Postal Compensation Under the PRA
The collective bargaining provisions in existing law have worked well. They have resulted in labor costs that have tracked the increase in the Consumer Price Index and the Employment Cost Index.
In comparison, we believe that the wages and fringe benefits paid by UPS and FedEx provide an appropriate and useful yardstick for postal compensation. These are the largest American companies whose workers perform some of the same tasks that we perform. They are, of course, also direct competitors of the Postal Service. These companies pay their career employees wages and fringe benefits that compare very favorably to the wages and benefits our members receive.
The American Postal Workers Union finds the Commission Report unacceptable in its recommendations on collective bargaining and in that regard not helpful in fashioning a business model for the future.
In conclusion, I want to return to the most urgent needs of the Postal Service. The Service needs to be relieved of the burden of paying for military retirement, at a cost of $27 billion.
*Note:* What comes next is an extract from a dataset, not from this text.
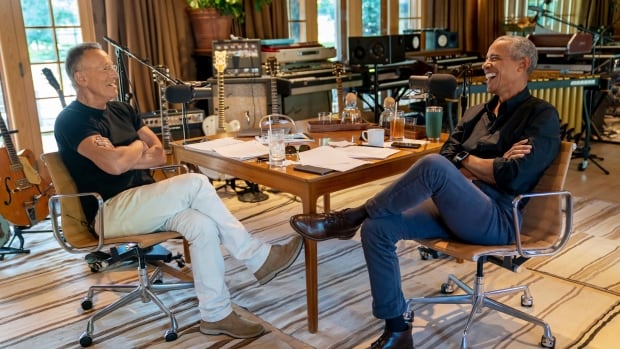 Barack Obama y Bruce Springsteen publicaron un libro juntos en octubre de 2021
It also needs to be permitted to make appropriate use of the savings from the re-calculation of CSRS contributions, estimated at $10 billion. In addition, OPM's effort to shift to the Postal Service federal service retirement costs - estimated to be approximately $86 billion - must be reversed.
And that the position of my union not be misunderstood on the broad issue of postal reform, Because of our outspoken positions on the Presidential Commission and worksharing discounts, it is convenient to report that APWU opposes reform. This is not true and for the record, we could support structural change to the Postal Reorganization Act that would improve the Postal Service beyond relief from the financial burdens.
We could support:
These changes would insure the continued effectiveness of the Postal Service far into the future.
Thank you again for your continued interest and the opportunity to present this testimony. I would be pleased to answer any questions you may have.